▶ **Directions**:
Please rewrite the material below, swapping every "detector" for "scanner" and leaving everything else unchanged. Leave out the pictures.

[Start Records for the task]

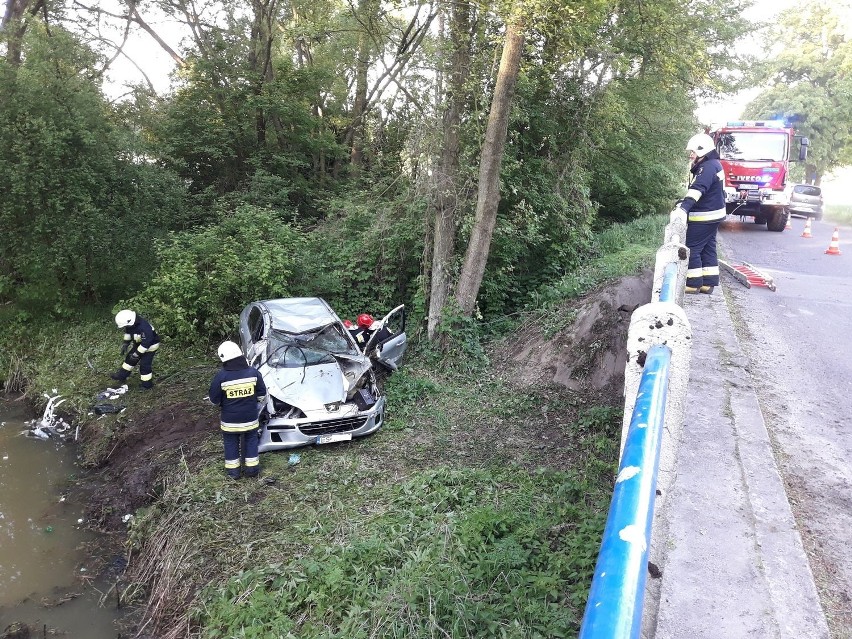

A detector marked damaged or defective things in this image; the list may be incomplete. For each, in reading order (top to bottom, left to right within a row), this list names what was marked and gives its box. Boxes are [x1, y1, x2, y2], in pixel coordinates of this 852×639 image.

smashed windshield [716, 132, 788, 162]
smashed windshield [266, 328, 360, 368]
crashed silver car [235, 298, 404, 452]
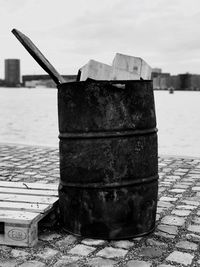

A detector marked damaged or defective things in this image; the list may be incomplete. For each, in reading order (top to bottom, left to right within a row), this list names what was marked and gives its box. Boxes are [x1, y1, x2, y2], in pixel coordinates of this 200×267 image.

rusty metal barrel [56, 80, 158, 241]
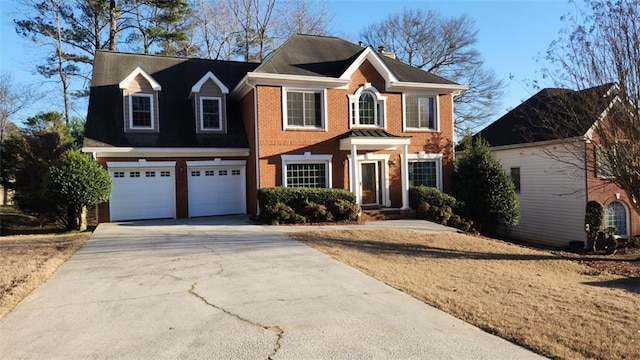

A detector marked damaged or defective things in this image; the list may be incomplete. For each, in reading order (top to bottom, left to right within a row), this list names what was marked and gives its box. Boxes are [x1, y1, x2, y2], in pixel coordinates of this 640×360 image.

crack in driveway [188, 282, 282, 358]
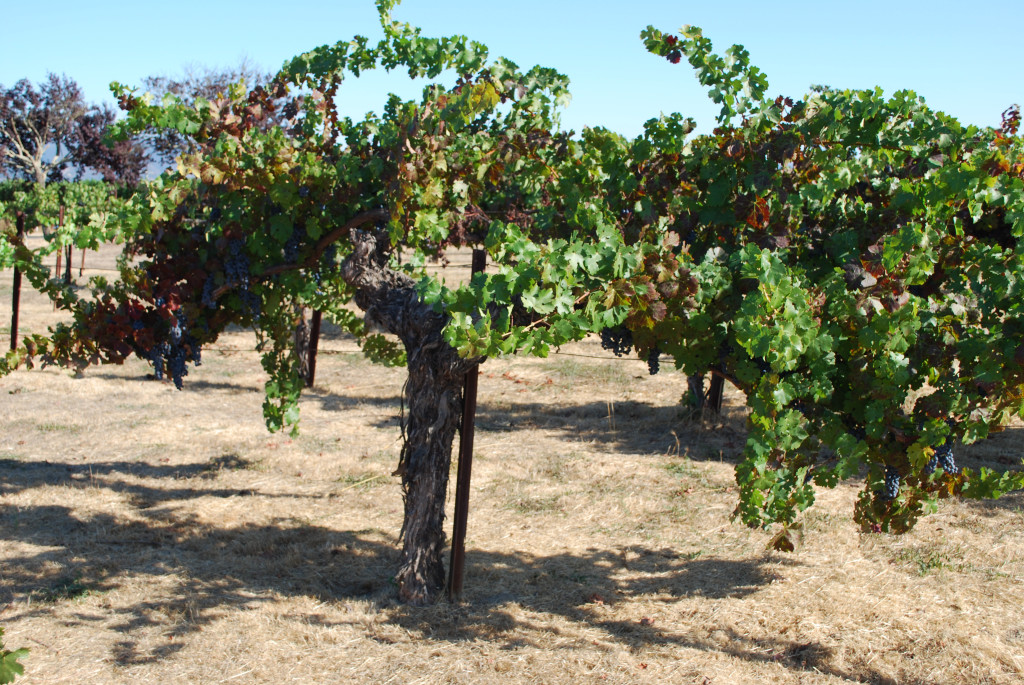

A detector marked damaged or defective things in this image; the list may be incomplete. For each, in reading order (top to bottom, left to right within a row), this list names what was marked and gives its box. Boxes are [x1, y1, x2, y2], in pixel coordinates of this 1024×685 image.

rusty metal stake [305, 309, 321, 387]
rusty metal stake [446, 246, 485, 597]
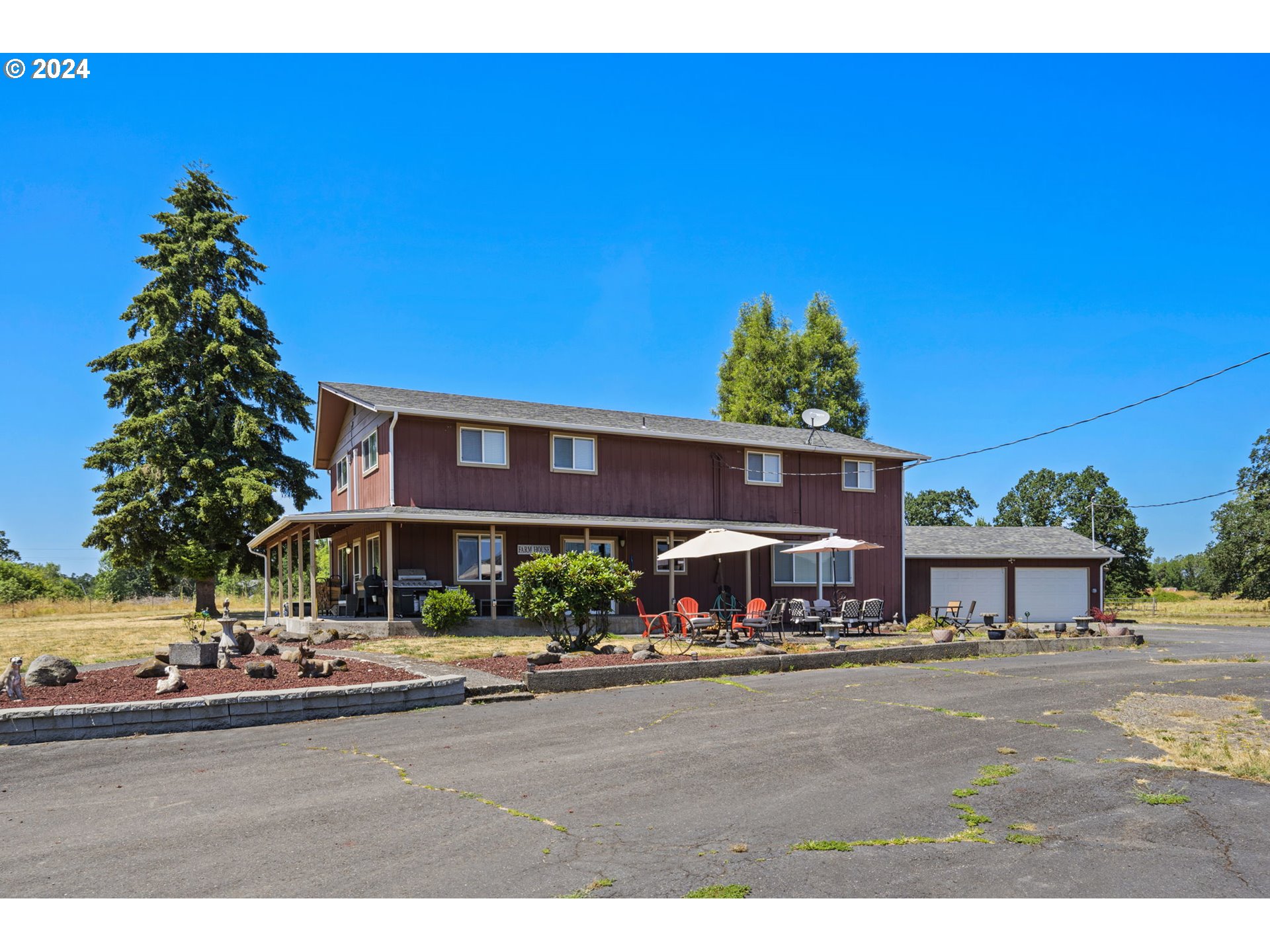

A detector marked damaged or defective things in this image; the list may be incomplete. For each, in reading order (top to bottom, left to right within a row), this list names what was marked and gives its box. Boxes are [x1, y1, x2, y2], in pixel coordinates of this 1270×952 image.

cracked pavement [0, 621, 1265, 898]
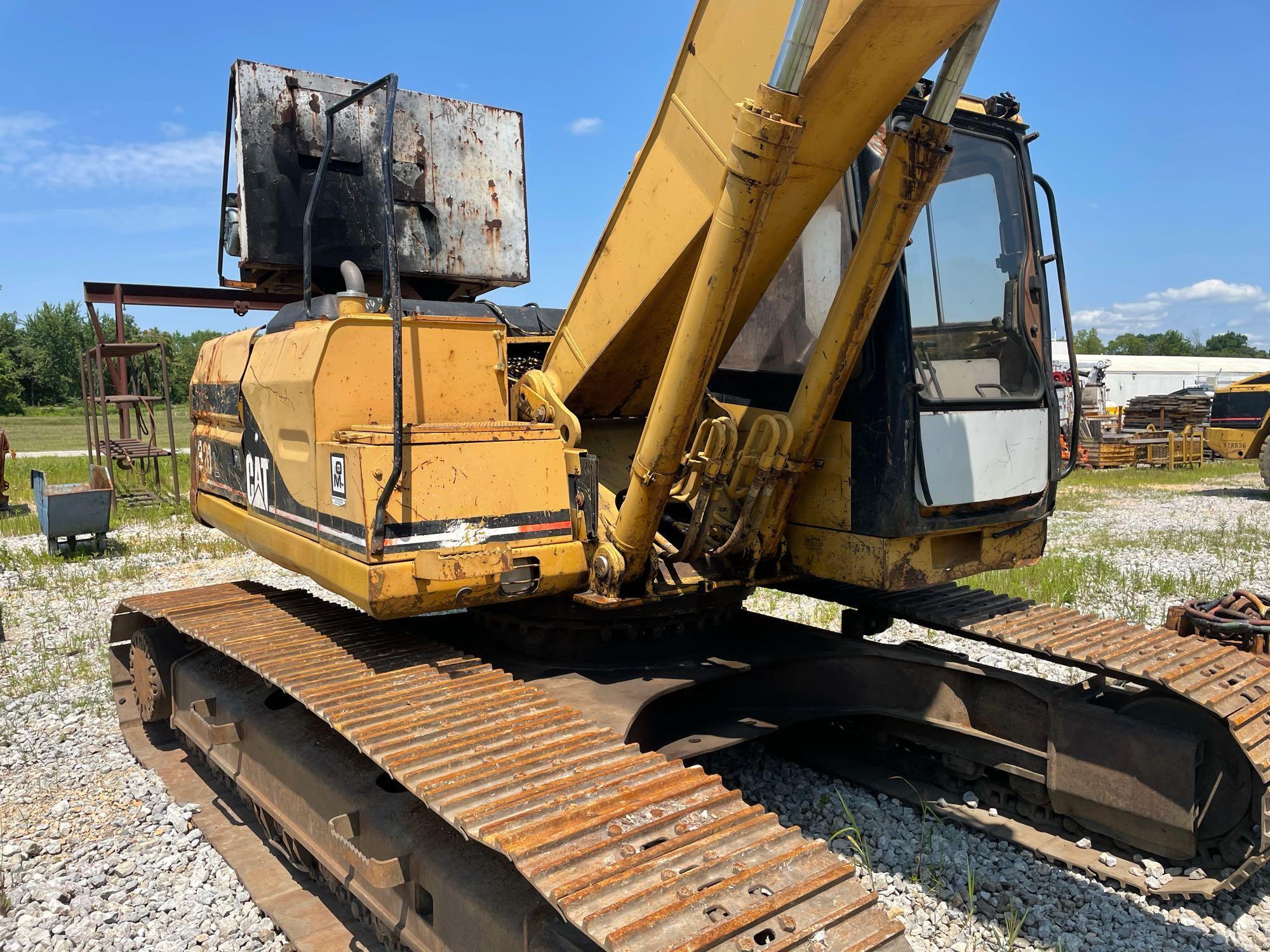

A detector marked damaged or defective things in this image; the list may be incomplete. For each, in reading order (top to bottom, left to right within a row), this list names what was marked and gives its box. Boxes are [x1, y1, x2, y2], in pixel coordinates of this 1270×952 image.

rusty steel track [119, 581, 909, 952]
rust [119, 581, 909, 952]
rusty steel track [792, 581, 1270, 904]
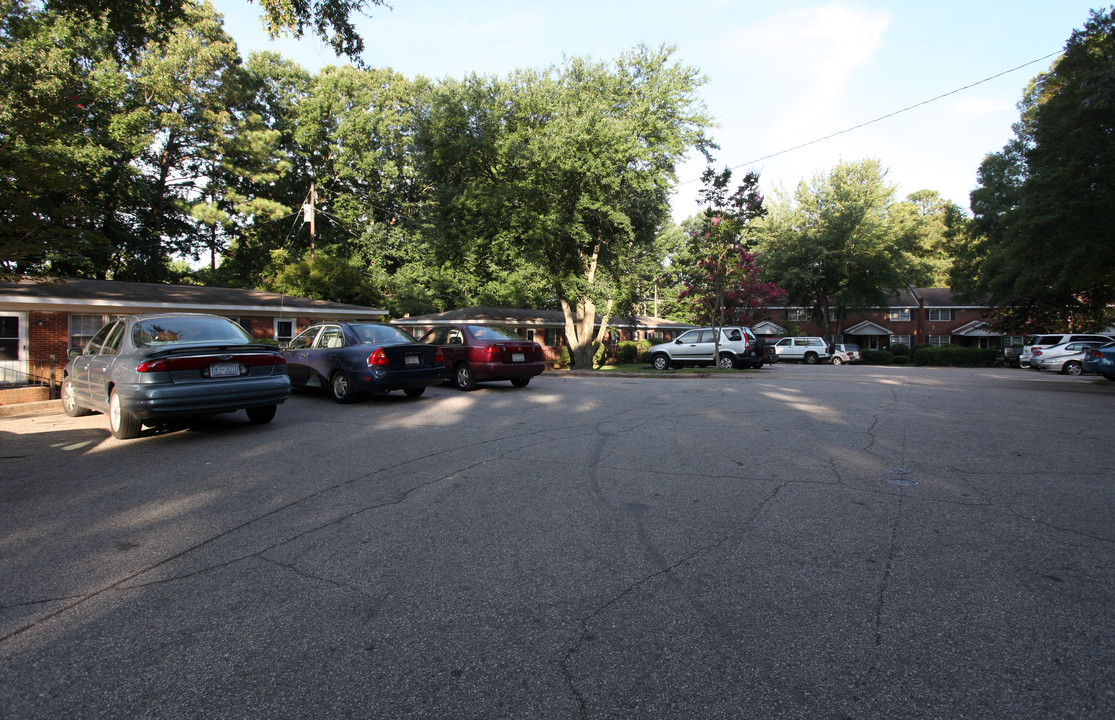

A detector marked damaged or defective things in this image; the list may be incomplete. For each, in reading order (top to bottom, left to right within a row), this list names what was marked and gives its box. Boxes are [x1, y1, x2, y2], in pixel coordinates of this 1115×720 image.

cracked asphalt parking lot [2, 368, 1112, 716]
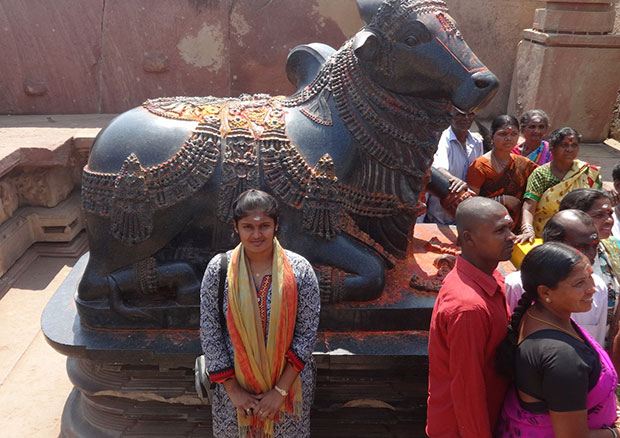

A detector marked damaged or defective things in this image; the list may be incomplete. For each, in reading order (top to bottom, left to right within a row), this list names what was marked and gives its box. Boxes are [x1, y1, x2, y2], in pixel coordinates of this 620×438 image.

cracked wall surface [0, 0, 556, 118]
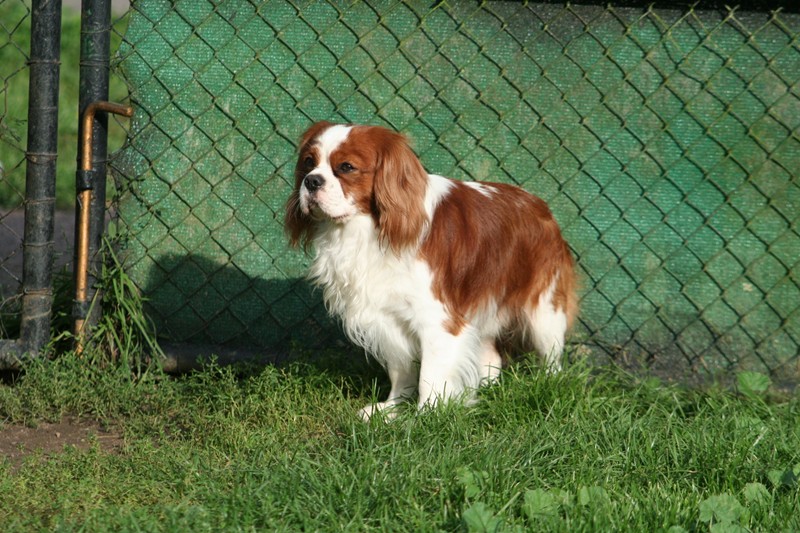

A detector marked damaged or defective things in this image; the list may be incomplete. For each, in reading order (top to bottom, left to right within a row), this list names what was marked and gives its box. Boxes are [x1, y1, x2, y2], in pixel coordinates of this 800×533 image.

rusty pipe [74, 102, 134, 348]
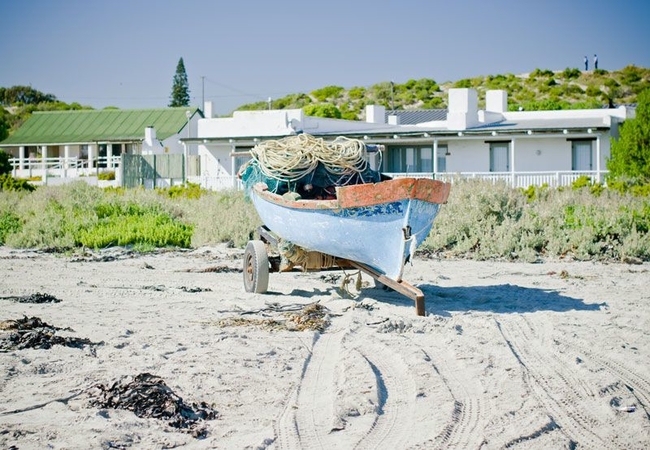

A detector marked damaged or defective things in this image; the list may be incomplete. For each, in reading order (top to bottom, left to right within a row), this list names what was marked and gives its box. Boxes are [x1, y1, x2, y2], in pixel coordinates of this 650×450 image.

rusty boat trailer [240, 225, 428, 316]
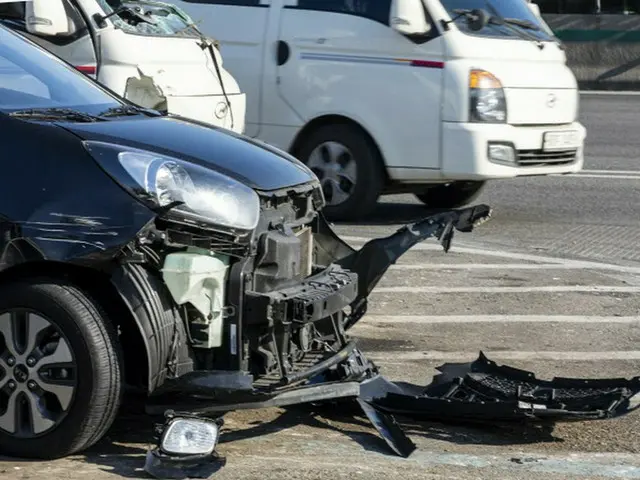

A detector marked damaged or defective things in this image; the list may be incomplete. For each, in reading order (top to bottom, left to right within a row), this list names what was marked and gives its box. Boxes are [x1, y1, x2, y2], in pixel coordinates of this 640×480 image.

damaged white vehicle [0, 0, 245, 133]
detached headlight [468, 69, 508, 123]
detached headlight [85, 141, 260, 231]
crushed hood [61, 116, 316, 191]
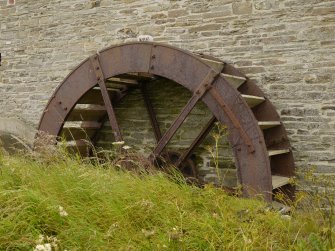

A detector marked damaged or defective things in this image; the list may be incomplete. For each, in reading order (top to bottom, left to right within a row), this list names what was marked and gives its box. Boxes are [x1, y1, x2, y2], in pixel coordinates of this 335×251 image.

rusted metal bracket [90, 54, 123, 142]
rusty iron water wheel [35, 41, 296, 202]
rusted metal bracket [153, 68, 222, 157]
rusted metal bracket [210, 86, 255, 153]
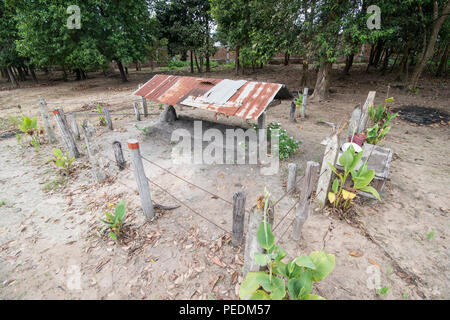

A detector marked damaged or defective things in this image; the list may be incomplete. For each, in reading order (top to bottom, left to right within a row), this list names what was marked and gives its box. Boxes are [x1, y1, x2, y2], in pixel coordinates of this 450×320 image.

rusty corrugated roof [133, 74, 292, 119]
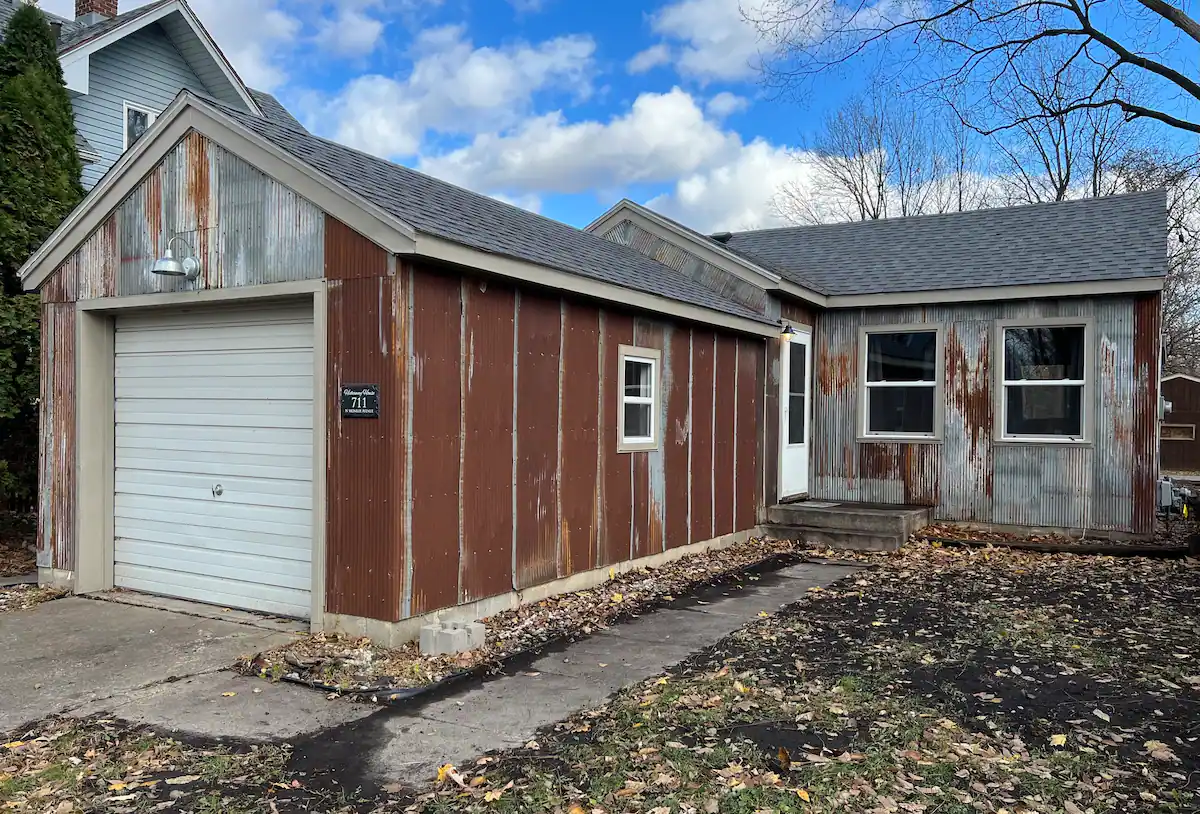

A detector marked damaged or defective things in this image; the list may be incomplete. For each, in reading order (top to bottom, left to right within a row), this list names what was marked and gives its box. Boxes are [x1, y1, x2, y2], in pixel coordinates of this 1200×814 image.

[End Records for the task]

▶ **Task response**:
A scanner marked damaged or defective things in this image; the list may be incomplete. For each, in reading order (top to bottom, left to right within a row), this list names what was marked and gives its box. Boxes are [x1, y1, x2, y2], in pixel coordinates of this 852×639 image.

smashed windshield [716, 132, 788, 162]
smashed windshield [266, 328, 360, 368]
crashed silver car [235, 298, 404, 452]

A scanner marked damaged or defective things in this image; the list may be incomplete. For each, in reading order (top to bottom, left to right within a row), this list names what was marked and gives its box. Boxes are [x1, y1, x2, y2], in pixel coordinates of this 200×267 image.

rusty metal barrel [56, 80, 158, 241]

A scanner marked damaged or defective things in this image; the list may be incomplete. For each, in reading order (top to bottom, left to right within a row), this list names what was marked and gives its box. Boxes are [x1, y1, x2, y2], in pixel coordinates of this 640×360 image.

crack in driveway [188, 282, 282, 358]

A scanner marked damaged or defective things in this image; the list may be incomplete. For each, in reading order (top to bottom, left to right within a row), this list names what was marked and gives its box. Boxes are [x1, y1, x2, y2], in pixel coordinates of this 1024×685 image.

rusty metal stake [305, 309, 321, 387]
rusty metal stake [446, 246, 485, 597]

A scanner marked damaged or defective things in this image; the list may be incomplete. For each, in reading order (top to bottom, left to right within a row), this list names what was marked and gives its box. Boxes are [x1, y1, x2, y2], in pixel coordinates of this 1270×952 image.

cracked pavement [0, 621, 1265, 898]

A scanner marked damaged or defective things in this image; the list may be incomplete. For each, in reading order (top to bottom, left to right within a row), this list names what was marked and gives its box. Boxes are [x1, y1, x2, y2], in pixel coordinates of this 1270×952 image.

rusty steel track [119, 581, 909, 952]
rust [119, 581, 909, 952]
rusty steel track [792, 581, 1270, 904]

A scanner marked damaged or defective things in this image; the list may be incomplete. For each, in reading order (top to bottom, left to right within a row), this list names what was marked and gives its box. Boxes are [x1, y1, x2, y2], in pixel coordinates of this 1115×720 image.

cracked asphalt parking lot [2, 368, 1112, 716]

A scanner marked damaged or defective things in this image; the list may be incomplete. For each, in reading order (top to bottom, left to right within a row), this list names what was marked and gives its box. Boxes are [x1, y1, x2, y2], in pixel coordinates of this 620×438 image.

cracked wall surface [0, 0, 556, 118]

A scanner marked damaged or defective things in this image; the list may be incomplete. For each, in reading order (top to bottom, left to right within a row), this list names what was marked and gives its box. Boxes are [x1, y1, x2, y2], in pixel coordinates of this 800×533 image.

rusty pipe [74, 102, 134, 348]

A scanner marked damaged or defective things in this image; the list may be incomplete. For each, in reading order (top to bottom, left to right within a row), this list names what was marked and gives its box. Boxes are [x1, y1, x2, y2], in pixel coordinates of this 650×450 image.

rusty boat trailer [240, 225, 428, 316]

A scanner marked damaged or defective things in this image; the list may be incomplete. For each, in reading order (top to bottom, left to right within a row), this list names what was marked and gives its box. Boxes are [x1, y1, x2, y2], in pixel coordinates of this 640×480 image.

damaged white vehicle [0, 0, 245, 133]
detached headlight [468, 69, 508, 123]
detached headlight [85, 141, 260, 231]
crushed hood [61, 116, 316, 191]

A scanner marked damaged or defective things in this image; the list may be incomplete. For each, in reading order (top to bottom, left to right within a row), this list names what was marked and gives its box. Boxes are [x1, y1, x2, y2], in pixel coordinates of this 335×251 image.

rusted metal bracket [90, 54, 123, 142]
rusty iron water wheel [35, 41, 296, 202]
rusted metal bracket [153, 68, 222, 157]
rusted metal bracket [210, 86, 255, 153]

A scanner marked damaged or defective things in this image; the list may be incomplete. For each, in reading order (top to bottom, left to right within a row), this list names what was marked and gives its box. Boxes are [x1, y1, x2, y2], in pixel coordinates of this 450×320 image.

rusty corrugated roof [133, 74, 292, 119]

A scanner marked damaged or defective things in this image; the list may be incomplete. For each, in reading order (top to bottom, left to right within a row), this list names what was marked and gives its box. Boxes are [x1, y1, x2, y2], in pixel coordinates of this 1200×814 image.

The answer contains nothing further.